→ **Stated task**:
Pull out every line of the rows below that contains the string "region", and copy each one in full.
—————
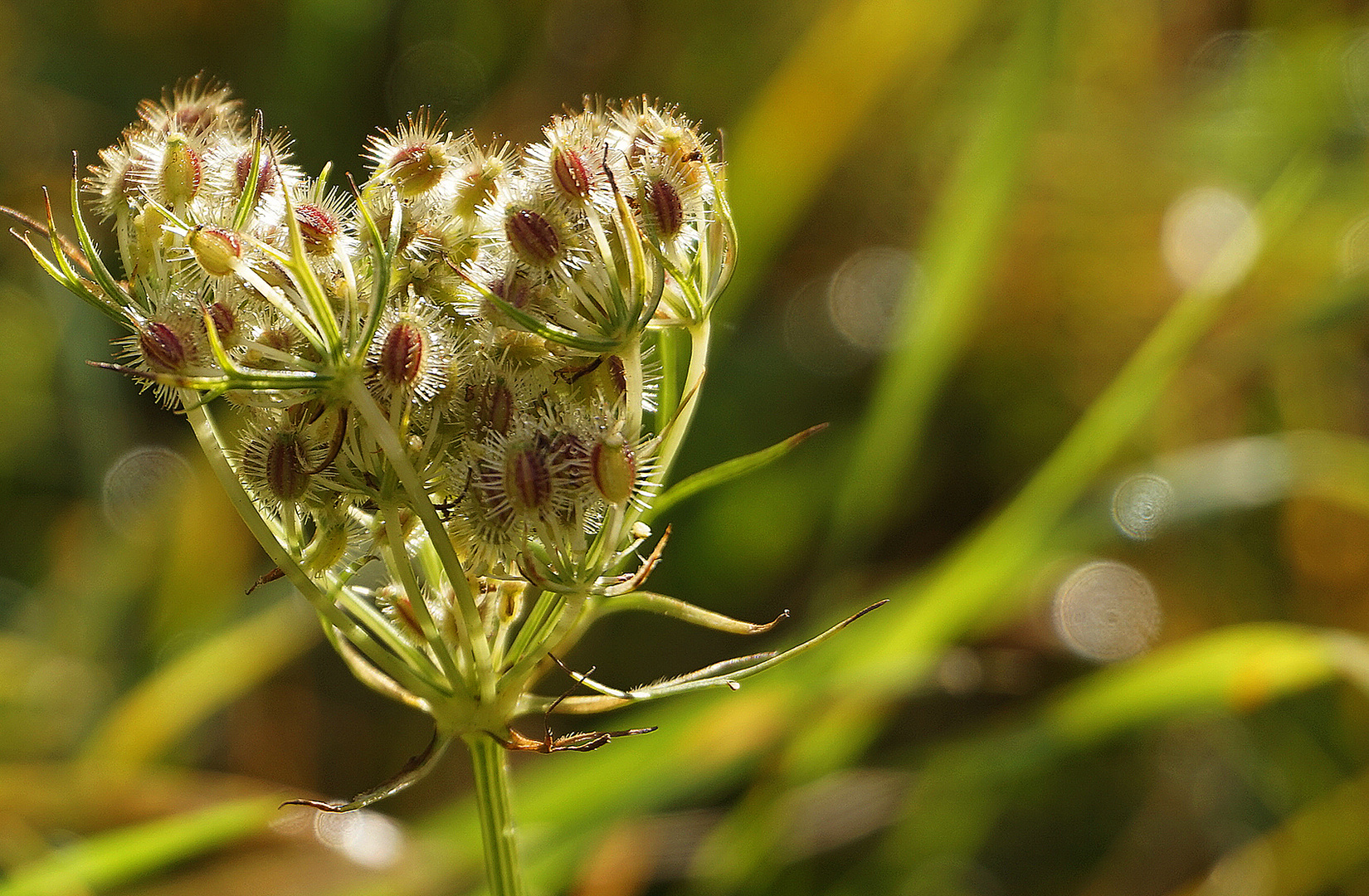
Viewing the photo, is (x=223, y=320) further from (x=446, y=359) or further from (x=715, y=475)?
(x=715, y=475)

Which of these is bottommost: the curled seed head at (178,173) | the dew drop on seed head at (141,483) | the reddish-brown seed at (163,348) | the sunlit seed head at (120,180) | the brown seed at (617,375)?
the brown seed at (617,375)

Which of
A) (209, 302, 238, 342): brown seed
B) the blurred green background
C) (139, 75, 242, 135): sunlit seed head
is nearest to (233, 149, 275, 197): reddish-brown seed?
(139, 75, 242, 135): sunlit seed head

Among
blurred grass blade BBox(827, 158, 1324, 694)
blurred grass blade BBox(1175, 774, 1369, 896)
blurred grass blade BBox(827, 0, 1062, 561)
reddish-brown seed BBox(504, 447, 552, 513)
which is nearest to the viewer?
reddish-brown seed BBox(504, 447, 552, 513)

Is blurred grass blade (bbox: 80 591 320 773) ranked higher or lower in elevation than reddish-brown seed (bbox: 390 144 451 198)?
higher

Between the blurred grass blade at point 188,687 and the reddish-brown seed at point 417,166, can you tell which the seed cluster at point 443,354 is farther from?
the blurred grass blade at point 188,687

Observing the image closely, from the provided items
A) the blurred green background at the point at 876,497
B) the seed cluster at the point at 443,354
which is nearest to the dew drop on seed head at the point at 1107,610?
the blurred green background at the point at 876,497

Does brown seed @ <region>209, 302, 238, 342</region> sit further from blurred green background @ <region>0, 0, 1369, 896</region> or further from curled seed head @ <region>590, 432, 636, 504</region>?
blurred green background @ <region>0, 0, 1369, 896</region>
—————
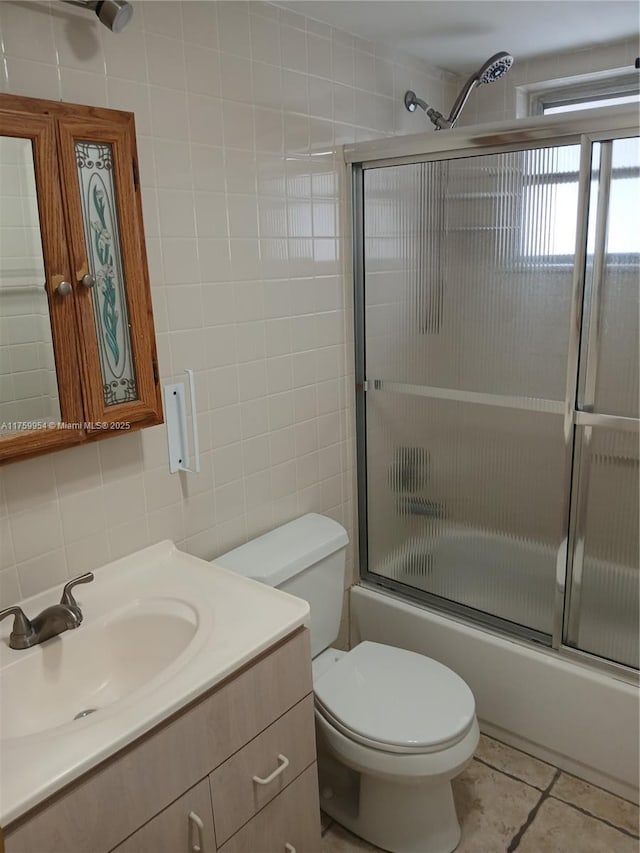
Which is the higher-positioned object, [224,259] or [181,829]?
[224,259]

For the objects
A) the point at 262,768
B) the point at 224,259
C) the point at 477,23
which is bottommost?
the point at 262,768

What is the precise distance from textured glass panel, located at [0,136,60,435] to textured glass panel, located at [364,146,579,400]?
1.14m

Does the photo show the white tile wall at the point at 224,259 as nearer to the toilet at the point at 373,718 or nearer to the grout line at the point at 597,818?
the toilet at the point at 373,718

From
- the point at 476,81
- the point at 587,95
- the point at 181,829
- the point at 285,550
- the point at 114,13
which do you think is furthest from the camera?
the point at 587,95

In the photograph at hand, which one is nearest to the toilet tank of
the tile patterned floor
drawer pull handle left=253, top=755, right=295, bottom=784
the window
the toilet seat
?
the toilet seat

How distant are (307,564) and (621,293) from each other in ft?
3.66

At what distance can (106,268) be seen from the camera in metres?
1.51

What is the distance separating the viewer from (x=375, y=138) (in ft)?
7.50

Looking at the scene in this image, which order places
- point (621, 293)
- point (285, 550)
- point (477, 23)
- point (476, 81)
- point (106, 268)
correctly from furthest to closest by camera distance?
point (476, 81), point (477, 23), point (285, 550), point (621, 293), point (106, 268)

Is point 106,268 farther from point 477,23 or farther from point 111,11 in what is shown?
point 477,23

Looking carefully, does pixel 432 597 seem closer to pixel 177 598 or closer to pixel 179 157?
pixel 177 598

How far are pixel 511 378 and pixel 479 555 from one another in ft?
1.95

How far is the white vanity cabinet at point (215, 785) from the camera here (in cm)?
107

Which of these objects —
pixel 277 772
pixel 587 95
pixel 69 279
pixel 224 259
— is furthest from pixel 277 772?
—————
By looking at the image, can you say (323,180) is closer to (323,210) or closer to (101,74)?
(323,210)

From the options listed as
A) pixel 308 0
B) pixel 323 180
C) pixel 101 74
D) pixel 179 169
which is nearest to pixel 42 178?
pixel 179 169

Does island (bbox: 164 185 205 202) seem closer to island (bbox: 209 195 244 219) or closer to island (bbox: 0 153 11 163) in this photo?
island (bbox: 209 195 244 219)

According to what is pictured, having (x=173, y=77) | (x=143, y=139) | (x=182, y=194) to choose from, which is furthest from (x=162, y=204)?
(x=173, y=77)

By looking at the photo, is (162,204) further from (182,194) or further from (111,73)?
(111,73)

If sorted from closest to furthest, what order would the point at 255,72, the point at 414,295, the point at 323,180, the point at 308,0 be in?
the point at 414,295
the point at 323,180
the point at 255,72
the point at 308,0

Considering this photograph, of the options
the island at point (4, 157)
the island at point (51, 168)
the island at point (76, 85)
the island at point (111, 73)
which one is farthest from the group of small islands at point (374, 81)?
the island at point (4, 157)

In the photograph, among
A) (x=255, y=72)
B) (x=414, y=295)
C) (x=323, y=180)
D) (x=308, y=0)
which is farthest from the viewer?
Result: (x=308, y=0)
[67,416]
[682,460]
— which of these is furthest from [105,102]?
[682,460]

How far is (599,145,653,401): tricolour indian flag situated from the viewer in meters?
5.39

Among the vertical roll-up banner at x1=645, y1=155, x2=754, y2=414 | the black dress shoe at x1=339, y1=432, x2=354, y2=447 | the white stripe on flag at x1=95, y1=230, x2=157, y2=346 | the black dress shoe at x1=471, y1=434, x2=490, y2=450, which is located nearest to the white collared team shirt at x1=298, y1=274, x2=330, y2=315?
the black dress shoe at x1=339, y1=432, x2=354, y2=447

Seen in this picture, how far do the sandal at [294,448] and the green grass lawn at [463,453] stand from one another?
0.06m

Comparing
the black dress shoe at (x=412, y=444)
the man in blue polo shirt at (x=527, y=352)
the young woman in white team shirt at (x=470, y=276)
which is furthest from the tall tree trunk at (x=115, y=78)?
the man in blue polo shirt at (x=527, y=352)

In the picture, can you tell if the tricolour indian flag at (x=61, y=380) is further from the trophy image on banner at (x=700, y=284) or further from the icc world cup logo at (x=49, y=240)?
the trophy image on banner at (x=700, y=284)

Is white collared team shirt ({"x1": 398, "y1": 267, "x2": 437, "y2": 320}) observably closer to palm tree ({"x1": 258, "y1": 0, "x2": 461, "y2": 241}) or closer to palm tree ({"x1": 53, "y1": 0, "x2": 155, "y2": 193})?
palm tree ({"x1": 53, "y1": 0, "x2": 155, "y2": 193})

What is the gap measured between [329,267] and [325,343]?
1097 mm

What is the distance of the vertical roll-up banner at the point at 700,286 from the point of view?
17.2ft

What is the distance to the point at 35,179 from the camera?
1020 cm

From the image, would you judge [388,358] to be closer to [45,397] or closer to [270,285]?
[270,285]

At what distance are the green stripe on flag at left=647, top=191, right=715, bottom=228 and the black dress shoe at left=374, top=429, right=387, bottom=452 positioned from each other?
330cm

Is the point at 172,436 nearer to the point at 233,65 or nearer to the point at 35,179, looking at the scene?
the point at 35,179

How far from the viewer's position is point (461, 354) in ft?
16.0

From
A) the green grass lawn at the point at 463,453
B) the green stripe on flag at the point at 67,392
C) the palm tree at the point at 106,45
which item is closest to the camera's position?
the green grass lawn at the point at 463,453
—————
→ **Answer for the task**:
Does brown seed @ <region>209, 302, 238, 342</region> sit further from blurred green background @ <region>0, 0, 1369, 896</region> or further from curled seed head @ <region>590, 432, 636, 504</region>?
blurred green background @ <region>0, 0, 1369, 896</region>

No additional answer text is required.